INSTRUCTIONS FOR THE TASK: Could you return, character for character, the lines from the records starting with the line that contains "What distance from the lens" and going on through the line that contains "4.46 meters", both included, and nothing else?

------ DATA FOR THIS TASK

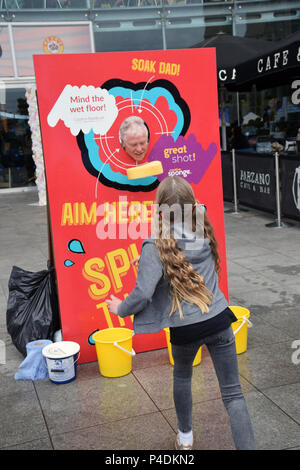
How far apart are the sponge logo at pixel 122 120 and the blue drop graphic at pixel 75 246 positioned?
0.52 meters

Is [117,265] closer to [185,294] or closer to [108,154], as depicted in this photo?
[108,154]

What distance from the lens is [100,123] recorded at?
13.3 ft

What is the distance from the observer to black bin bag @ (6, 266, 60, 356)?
4.46 meters

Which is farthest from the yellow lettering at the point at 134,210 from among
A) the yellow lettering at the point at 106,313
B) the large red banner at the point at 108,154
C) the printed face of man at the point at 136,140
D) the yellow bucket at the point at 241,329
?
the yellow bucket at the point at 241,329

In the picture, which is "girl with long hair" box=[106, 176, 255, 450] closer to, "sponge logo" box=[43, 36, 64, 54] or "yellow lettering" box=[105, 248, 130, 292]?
"yellow lettering" box=[105, 248, 130, 292]

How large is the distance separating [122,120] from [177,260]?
5.91 feet

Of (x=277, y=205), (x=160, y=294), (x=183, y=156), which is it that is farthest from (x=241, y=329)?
(x=277, y=205)

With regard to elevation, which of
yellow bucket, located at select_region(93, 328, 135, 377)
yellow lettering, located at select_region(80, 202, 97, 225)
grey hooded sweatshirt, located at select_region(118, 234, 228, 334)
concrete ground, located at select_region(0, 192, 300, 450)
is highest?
yellow lettering, located at select_region(80, 202, 97, 225)

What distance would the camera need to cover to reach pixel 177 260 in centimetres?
264

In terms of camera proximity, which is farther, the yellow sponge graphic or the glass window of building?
the glass window of building

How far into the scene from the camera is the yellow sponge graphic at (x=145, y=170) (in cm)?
400

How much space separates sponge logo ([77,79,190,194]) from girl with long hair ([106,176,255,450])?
1475 mm

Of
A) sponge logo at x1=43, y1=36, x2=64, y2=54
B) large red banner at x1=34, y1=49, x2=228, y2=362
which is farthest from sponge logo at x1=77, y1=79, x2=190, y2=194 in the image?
sponge logo at x1=43, y1=36, x2=64, y2=54
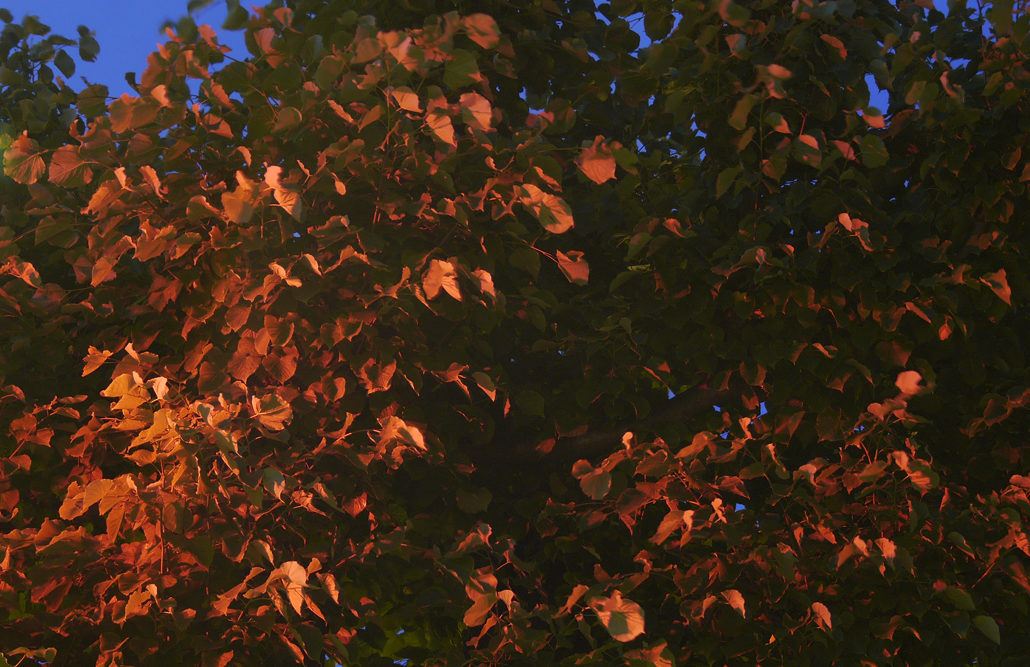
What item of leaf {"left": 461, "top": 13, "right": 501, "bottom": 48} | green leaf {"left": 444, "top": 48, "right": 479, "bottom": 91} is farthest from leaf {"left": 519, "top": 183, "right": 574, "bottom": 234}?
leaf {"left": 461, "top": 13, "right": 501, "bottom": 48}

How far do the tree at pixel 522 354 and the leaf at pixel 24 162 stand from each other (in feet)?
0.09

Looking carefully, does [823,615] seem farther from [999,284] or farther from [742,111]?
[742,111]

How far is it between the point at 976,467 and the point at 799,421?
4.41ft

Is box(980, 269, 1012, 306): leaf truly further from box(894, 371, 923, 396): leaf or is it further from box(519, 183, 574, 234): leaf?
box(519, 183, 574, 234): leaf

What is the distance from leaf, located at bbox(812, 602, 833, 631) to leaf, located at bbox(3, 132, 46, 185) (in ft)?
17.3

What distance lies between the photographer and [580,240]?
8227 millimetres

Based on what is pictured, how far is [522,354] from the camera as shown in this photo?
805cm

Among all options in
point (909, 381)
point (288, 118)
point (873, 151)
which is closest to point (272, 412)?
point (288, 118)

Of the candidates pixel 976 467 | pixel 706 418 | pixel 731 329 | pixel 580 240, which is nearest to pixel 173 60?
pixel 580 240

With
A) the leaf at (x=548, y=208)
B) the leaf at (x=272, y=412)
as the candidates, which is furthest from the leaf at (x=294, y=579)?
the leaf at (x=548, y=208)

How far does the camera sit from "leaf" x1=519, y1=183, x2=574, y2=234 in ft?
19.1

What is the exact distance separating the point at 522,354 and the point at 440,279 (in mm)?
2489

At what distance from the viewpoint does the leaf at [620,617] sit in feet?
17.5

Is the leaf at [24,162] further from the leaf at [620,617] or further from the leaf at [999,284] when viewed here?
the leaf at [999,284]
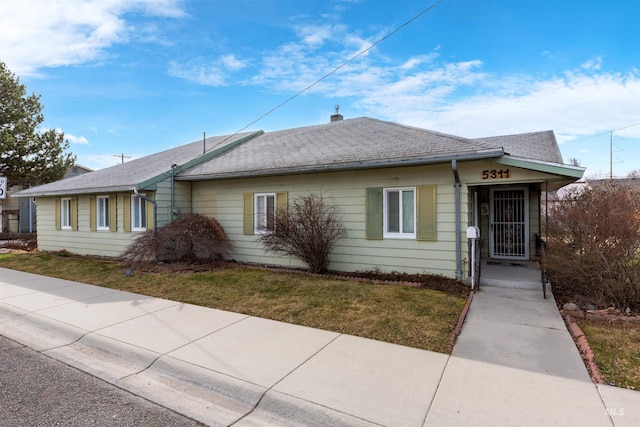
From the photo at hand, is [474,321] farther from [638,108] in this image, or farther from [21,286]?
[638,108]

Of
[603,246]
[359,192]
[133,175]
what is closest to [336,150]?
[359,192]

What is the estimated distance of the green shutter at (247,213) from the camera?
10.1 m

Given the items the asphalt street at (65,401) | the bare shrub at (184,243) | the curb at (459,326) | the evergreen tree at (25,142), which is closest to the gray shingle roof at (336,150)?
the bare shrub at (184,243)

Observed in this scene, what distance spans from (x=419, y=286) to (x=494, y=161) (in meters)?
2.97

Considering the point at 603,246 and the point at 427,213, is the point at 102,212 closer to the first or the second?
the point at 427,213

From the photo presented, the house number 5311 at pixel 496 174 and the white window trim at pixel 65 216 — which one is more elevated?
the house number 5311 at pixel 496 174

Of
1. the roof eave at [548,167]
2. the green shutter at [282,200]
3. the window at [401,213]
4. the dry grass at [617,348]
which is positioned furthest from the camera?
the green shutter at [282,200]

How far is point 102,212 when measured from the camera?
40.1ft

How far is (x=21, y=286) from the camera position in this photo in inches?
312

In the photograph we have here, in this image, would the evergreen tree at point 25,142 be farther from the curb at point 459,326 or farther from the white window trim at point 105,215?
the curb at point 459,326

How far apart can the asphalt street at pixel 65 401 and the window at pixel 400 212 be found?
6151 mm

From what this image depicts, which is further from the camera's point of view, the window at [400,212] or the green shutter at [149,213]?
the green shutter at [149,213]

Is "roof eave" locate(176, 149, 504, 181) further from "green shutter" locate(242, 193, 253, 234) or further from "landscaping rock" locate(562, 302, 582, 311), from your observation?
"landscaping rock" locate(562, 302, 582, 311)

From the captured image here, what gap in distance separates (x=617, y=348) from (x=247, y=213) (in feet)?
27.9
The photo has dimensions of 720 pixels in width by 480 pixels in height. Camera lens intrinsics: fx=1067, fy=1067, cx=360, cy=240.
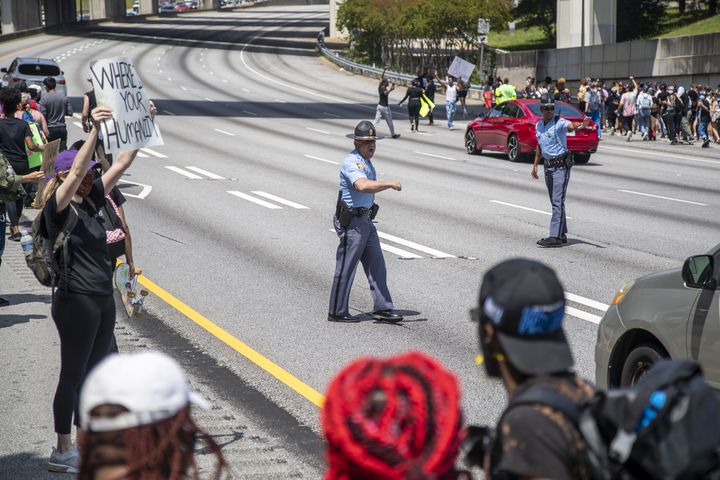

------------

EXERCISE SOLUTION:
What distance from the lens is [100,123] recorded at?
13.3 ft

What is the distance from the observer to black bin bag @ (6, 266, 60, 356)?
4.46 meters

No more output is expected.